New York Mayor Eric Adams defends pope after use of gay slur but catches flack for his remarks

NEW YORK — Mayor Eric Adams defended the Pope following the pontiff’s use of a derogatory term for gay people, saying Wednesday that the leader of the Catholic Church, like him, is a target of the “word police.”

Adams' backing came after reports emerged that Pope Francis used an offensive Italian slang word in a closed door meeting last week with more than 200 other high-ranking church prelates. On Tuesday, the Vatican issued an apology.

Adams, who traveled to Rome earlier this month to meet with Pope Francis as part of a conference, took a more aggressive stance in defending the pope, criticizing those he’s come to view as nitpickers when it comes to language.

“The word police is out there all the time,” Adams said during an appearance Wednesday on 94.7’s “Jonesy in the Morning” show.

“When you do thousands of speeches and communications, you may say something that you want to say differently. But people should listen to the heart of people, and the work this pope has done is just really impactful across the entire globe.”

Adams on other occasions has blamed the “word police” for what he perceives as criticism. Over the past few months, he’s used the term to defend his handling of the city’s migrant crisis, Gov. Hochul saying Black kids in the Bronx don’t know what the word computer means, and his description of migrants as “excellent swimmers.”

When asked about the “excellent swimmers” remarks on the “Cats & Cosby” radio show two weeks ago, Adams said that there’s “a whole ‘I-hate-Eric’ section that sits up every day and say, ‘We’re the word police for Eric Adams.'”

“I don’t respond to that madness,” he said at the time.

After the Pope’s remarks became public, Vatican spokesman Matteo Bruni acknowledged the backlash to the cleric’s joking use of the slur.

“The pope never intended to offend or express himself in homophobic terms, and he extends his apologies to those who were offended by the use of a term that was reported by others,” Bruni said.

According to reports, Pope Francis used the term in response to a question about whether the Catholic Church should allow openly gay men to attend seminary.
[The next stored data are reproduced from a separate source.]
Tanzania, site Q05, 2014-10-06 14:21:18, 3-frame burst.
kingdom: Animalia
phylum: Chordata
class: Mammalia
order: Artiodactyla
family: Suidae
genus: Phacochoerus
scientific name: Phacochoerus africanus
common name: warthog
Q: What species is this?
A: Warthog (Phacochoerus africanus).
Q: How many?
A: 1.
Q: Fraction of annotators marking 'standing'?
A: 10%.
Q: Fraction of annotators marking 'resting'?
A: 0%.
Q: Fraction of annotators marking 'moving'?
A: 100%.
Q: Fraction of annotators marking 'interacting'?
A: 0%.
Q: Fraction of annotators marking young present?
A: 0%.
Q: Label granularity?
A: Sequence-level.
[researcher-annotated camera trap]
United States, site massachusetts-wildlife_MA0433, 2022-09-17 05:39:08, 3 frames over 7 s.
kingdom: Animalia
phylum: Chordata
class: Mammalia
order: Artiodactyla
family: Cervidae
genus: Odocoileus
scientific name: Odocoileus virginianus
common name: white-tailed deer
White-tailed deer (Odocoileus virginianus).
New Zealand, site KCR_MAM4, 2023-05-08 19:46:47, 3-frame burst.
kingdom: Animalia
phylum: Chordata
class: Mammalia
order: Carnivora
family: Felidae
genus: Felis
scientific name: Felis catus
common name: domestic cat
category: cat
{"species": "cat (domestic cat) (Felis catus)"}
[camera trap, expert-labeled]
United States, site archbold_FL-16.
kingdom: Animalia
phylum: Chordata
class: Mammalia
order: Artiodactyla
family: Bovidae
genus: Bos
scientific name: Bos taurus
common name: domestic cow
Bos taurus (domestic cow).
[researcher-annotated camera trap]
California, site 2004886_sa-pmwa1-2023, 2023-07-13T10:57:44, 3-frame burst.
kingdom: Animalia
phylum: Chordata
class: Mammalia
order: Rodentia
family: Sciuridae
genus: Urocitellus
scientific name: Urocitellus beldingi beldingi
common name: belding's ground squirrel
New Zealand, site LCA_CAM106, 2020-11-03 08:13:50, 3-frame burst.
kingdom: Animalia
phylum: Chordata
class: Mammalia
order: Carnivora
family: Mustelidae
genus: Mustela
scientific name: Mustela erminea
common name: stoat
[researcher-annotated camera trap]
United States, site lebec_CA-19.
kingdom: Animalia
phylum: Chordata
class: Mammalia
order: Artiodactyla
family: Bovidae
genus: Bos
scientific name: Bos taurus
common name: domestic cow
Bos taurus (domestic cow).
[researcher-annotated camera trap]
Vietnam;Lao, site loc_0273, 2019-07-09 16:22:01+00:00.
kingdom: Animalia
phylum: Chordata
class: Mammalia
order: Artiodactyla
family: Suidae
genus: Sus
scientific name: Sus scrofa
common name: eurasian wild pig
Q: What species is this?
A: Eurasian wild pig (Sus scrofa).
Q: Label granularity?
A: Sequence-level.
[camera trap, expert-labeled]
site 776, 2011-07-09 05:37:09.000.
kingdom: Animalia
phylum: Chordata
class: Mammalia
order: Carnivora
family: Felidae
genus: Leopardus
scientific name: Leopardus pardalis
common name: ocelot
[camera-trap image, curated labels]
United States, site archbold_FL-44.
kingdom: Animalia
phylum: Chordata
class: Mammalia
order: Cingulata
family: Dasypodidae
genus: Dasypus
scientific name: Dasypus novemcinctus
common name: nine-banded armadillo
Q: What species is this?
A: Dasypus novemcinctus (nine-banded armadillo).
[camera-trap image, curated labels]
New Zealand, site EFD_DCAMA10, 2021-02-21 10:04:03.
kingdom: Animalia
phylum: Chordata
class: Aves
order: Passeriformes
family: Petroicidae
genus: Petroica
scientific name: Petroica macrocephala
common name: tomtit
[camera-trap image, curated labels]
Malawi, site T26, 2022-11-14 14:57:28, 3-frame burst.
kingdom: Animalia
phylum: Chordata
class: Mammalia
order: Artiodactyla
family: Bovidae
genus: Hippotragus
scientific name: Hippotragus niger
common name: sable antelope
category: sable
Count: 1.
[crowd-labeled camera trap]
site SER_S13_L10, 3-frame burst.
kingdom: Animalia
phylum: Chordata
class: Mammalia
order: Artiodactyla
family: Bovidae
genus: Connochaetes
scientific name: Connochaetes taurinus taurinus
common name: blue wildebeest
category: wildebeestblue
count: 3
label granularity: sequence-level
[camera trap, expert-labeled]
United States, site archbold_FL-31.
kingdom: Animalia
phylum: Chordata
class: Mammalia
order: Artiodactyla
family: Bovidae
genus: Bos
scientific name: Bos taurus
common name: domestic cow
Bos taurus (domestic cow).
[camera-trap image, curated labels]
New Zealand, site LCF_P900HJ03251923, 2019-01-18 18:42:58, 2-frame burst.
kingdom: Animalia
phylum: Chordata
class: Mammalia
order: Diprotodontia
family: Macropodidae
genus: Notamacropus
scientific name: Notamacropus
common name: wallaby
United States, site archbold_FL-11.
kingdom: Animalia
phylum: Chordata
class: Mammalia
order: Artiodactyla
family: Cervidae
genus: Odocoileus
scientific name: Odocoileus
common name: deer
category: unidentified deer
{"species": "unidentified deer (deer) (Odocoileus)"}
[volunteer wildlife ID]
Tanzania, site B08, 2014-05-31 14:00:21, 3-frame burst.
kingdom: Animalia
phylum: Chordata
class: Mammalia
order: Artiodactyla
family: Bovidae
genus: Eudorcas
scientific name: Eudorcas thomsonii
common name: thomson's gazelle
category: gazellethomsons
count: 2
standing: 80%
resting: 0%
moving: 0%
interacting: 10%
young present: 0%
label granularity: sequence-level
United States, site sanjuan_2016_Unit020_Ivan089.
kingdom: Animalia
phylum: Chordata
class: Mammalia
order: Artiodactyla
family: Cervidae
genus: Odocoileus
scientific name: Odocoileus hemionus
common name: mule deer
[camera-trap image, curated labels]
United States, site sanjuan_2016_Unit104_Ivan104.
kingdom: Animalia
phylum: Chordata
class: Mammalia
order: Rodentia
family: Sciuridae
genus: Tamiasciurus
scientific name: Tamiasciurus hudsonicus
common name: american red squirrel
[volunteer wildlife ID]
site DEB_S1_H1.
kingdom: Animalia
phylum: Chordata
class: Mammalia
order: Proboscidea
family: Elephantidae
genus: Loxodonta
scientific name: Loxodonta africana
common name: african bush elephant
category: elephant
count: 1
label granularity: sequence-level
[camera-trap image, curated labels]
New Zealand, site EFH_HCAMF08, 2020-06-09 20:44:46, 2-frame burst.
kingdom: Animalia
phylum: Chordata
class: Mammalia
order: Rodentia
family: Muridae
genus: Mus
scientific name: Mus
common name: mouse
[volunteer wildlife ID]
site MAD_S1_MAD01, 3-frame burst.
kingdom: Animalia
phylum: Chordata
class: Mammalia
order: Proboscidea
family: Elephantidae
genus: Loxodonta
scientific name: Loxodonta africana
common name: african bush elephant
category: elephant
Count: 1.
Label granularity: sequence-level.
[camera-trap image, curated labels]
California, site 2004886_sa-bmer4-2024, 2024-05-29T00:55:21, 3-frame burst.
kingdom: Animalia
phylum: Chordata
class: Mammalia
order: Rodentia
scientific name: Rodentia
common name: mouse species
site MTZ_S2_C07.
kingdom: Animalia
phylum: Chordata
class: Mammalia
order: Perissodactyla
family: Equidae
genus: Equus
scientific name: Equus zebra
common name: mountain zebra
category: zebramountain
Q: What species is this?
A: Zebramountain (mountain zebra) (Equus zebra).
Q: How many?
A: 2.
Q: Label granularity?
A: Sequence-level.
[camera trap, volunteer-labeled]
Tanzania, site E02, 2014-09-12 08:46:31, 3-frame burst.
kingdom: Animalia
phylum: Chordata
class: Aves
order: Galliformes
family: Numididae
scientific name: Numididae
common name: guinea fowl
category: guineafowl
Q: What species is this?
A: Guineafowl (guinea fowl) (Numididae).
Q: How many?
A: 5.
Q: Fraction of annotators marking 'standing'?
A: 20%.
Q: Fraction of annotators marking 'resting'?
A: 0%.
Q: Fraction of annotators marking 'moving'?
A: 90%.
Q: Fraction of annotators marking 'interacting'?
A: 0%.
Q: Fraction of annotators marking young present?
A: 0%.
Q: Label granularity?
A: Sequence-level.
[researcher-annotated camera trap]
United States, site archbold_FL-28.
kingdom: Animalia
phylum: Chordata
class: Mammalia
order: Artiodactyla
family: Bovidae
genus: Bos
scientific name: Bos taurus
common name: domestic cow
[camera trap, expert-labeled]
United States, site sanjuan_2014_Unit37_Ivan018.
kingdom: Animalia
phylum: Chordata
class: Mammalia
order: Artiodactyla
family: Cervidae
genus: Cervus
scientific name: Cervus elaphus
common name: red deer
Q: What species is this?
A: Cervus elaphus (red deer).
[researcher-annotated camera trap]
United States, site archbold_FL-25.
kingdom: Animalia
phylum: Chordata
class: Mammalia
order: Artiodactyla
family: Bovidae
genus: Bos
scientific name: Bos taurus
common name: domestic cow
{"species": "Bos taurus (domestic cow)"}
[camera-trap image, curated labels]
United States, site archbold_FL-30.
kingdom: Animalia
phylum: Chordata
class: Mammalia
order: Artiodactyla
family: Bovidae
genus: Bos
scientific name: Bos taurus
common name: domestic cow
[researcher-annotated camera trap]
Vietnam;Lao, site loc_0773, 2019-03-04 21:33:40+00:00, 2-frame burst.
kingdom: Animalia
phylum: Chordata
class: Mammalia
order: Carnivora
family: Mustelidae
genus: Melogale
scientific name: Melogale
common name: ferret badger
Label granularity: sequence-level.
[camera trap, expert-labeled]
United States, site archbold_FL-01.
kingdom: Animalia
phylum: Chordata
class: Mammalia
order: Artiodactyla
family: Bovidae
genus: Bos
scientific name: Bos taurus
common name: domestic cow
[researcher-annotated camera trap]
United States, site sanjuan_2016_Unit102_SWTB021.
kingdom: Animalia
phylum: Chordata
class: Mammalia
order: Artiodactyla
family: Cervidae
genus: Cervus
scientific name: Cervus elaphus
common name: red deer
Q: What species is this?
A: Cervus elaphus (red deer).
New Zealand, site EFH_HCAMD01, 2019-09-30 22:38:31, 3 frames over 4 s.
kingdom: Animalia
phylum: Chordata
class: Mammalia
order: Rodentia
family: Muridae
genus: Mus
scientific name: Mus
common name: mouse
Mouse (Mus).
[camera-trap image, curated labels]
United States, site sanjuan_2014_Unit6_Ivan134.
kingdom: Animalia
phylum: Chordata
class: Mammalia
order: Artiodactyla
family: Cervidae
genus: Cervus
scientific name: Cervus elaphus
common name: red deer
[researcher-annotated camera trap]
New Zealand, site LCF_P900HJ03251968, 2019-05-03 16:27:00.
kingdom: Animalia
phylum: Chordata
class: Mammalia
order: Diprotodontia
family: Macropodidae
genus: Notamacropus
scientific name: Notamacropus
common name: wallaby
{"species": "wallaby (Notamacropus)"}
The pope answered no, saying the schools for training priests are full of “frociaggine,” several sources who were present for the meeting told Italian news outlets.

Adams’ defense of the pope sparked its own backlash — especially given the apology issued by the Vatican.

Allen Roskoff, a longtime LGBT activist and president of the Jim Owles Liberal Democratic Club, noted that the mayor has defended people “who use derogatory terms for the LGBT community,” a reference to several people Adams appointed to his administration.

Early in Adams’ tenure, LGBTQ lawmakers crticized the mayor’s decision to hire three men with histories of anti-gay views for high-profile jobs in his administration.

“It is wrong for him to accept that from anybody, whether it’s the pope or the person on a street corner,” Roskoff said. “Words hurt, and if he doesn’t know that, he has a problem.”